▸ **The problem**
Return the page text on Edgefield celadon glazes below verbatim, reproducing every line in full.

▸ **Page text**
________
Tides of Celadon: Glaze Developments in the Edgefield Pottery District, SC

Author(s): Tatiana Niculescu

Year: 2015

Summary

Large alkaline glaze stoneware vessels from the Edgefield District of South Carolina have long been studied by ceramic historians and collectors. Manufactured by enslaved laborers in the antebellum period, these vessels were sold throughout the South. Historians and collectors have speculated that a lighter green glaze, called celadon, was manufactured earlier than a darker green-brown glaze. This assertion has not been tested systematically using available archaeological evidence. Excavations in 2011 and 2013 at Pottersville (38ED11) produced thousands of alkaline glaze stoneware sherds that illuminate this topic. I analyze percentages of different sherd colors by layer for the kiln floors and outbuildings at Pottersville to test these historians’ observations. The results show that dark green-brown glazed sherds are less common in older layers, while the frequency of celadon sherds remains relatively stable throughout stratigraphic layers.
________
Collected data entries
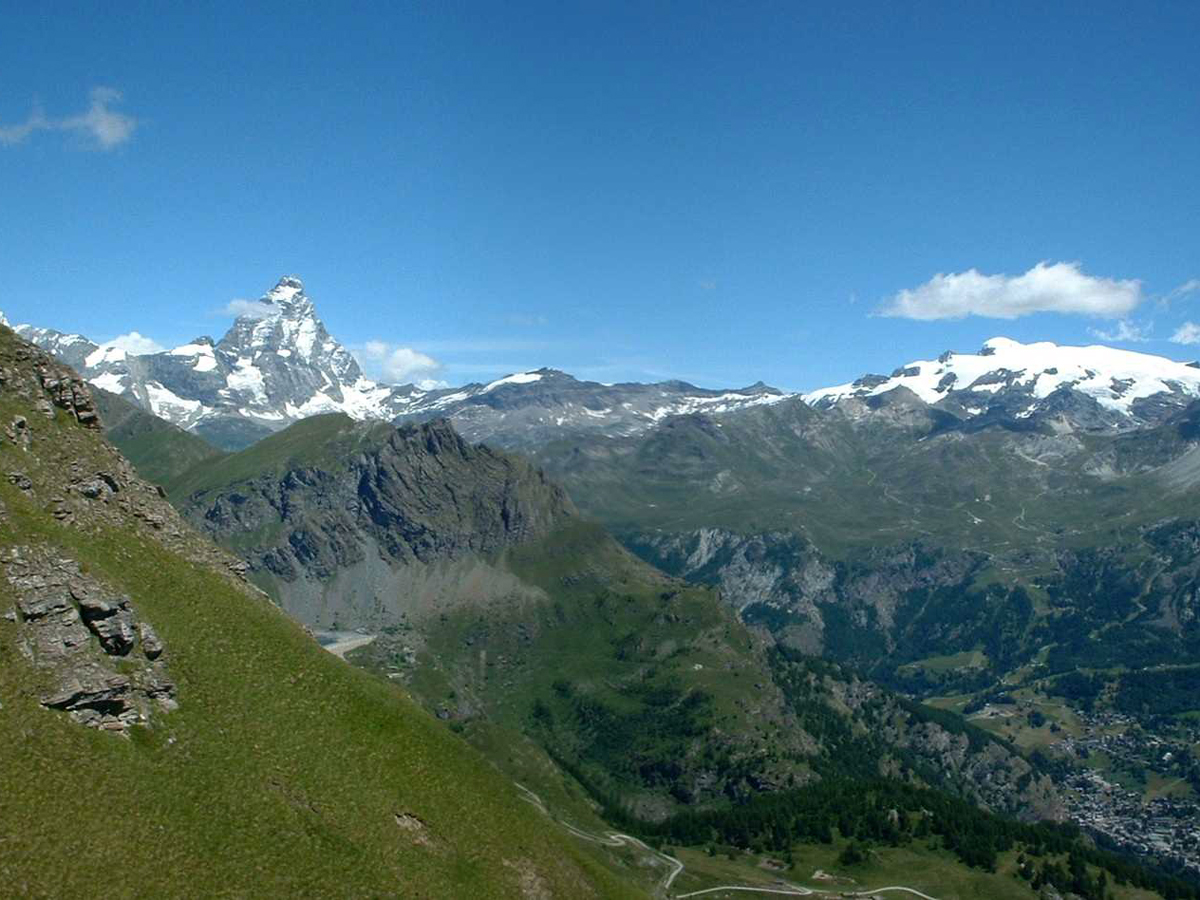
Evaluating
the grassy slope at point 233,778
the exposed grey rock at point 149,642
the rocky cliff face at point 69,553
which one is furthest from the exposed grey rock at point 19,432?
the exposed grey rock at point 149,642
________
▸ **Exercise output**
Tides of Celadon: Glaze Developments in the Edgefield Pottery District, SC

Author(s): Tatiana Niculescu

Year: 2015

Summary

Large alkaline glaze stoneware vessels from the Edgefield District of South Carolina have long been studied by ceramic historians and collectors. Manufactured by enslaved laborers in the antebellum period, these vessels were sold throughout the South. Historians and collectors have speculated that a lighter green glaze, called celadon, was manufactured earlier than a darker green-brown glaze. This assertion has not been tested systematically using available archaeological evidence. Excavations in 2011 and 2013 at Pottersville (38ED11) produced thousands of alkaline glaze stoneware sherds that illuminate this topic. I analyze percentages of different sherd colors by layer for the kiln floors and outbuildings at Pottersville to test these historians’ observations. The results show that dark green-brown glazed sherds are less common in older layers, while the frequency of celadon sherds remains relatively stable throughout stratigraphic layers.